Work order.
Quote word for word the stretch of the Sixers draft article below from "One of the most" through "of the floor?".

Reading text.
== Segment start ==

Joel Embiid, James Harden, and Tyrese Maxey are in desperate need of a complementary wing who can flat out fly.

Baylor v Texas Tech Photo by John E. Moore III/Getty Images

The 2022 NBA Draft will be held on Thursday, June 23. Since the Nets decided to defer the pick owed to them as part of the James Harden trade, the Sixers will select 23rd overall. Ahead of the draft, we’ll look at several prospects that could fit the Sixers and be realistic possibilities at No. 23.

Kendall Brown, SG-SF, wing, Baylor

One of the most athletic prospects in the entire 2022 NBA Draft, if not the most, is Baylor’s Kendall Brown. There is no doubt that the Sixers could use a seismic boost of athleticism on the perimeter. That’s something that stood out, watching Philadelphia wear out down the stretch vs. a battalion of switchable wings Toronto and Miami deployed.

Watching the rest of these playoffs shake out, it’s become increasingly clear Joel Embiid, and co. need some two-way turbo power on the perimeter. Georges Niang lacked stickiness on D, while Matisse Thybulle provided little offensively. But what if Daryl Morey and Elton Brand could find someone in this draft to reliably help on both ends of the floor?

== Segment end ==

Input data.
== Segment start ==

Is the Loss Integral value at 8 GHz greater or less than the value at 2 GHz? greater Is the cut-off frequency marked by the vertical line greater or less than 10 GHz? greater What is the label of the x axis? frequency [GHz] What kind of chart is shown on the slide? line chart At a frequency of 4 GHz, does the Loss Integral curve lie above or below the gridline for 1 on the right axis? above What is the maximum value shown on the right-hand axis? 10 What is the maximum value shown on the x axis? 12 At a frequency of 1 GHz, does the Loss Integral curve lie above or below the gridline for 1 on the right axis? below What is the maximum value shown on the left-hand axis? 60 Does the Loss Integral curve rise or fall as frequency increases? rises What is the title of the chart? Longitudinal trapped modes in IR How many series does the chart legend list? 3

== Segment end ==

Solution to the problem.
One of the most athletic prospects in the entire 2022 NBA Draft, if not the most, is Baylor’s Kendall Brown. There is no doubt that the Sixers could use a seismic boost of athleticism on the perimeter. That’s something that stood out, watching Philadelphia wear out down the stretch vs. a battalion of switchable wings Toronto and Miami deployed.

Watching the rest of these playoffs shake out, it’s become increasingly clear Joel Embiid, and co. need some two-way turbo power on the perimeter. Georges Niang lacked stickiness on D, while Matisse Thybulle provided little offensively. But what if Daryl Morey and Elton Brand could find someone in this draft to reliably help on both ends of the floor?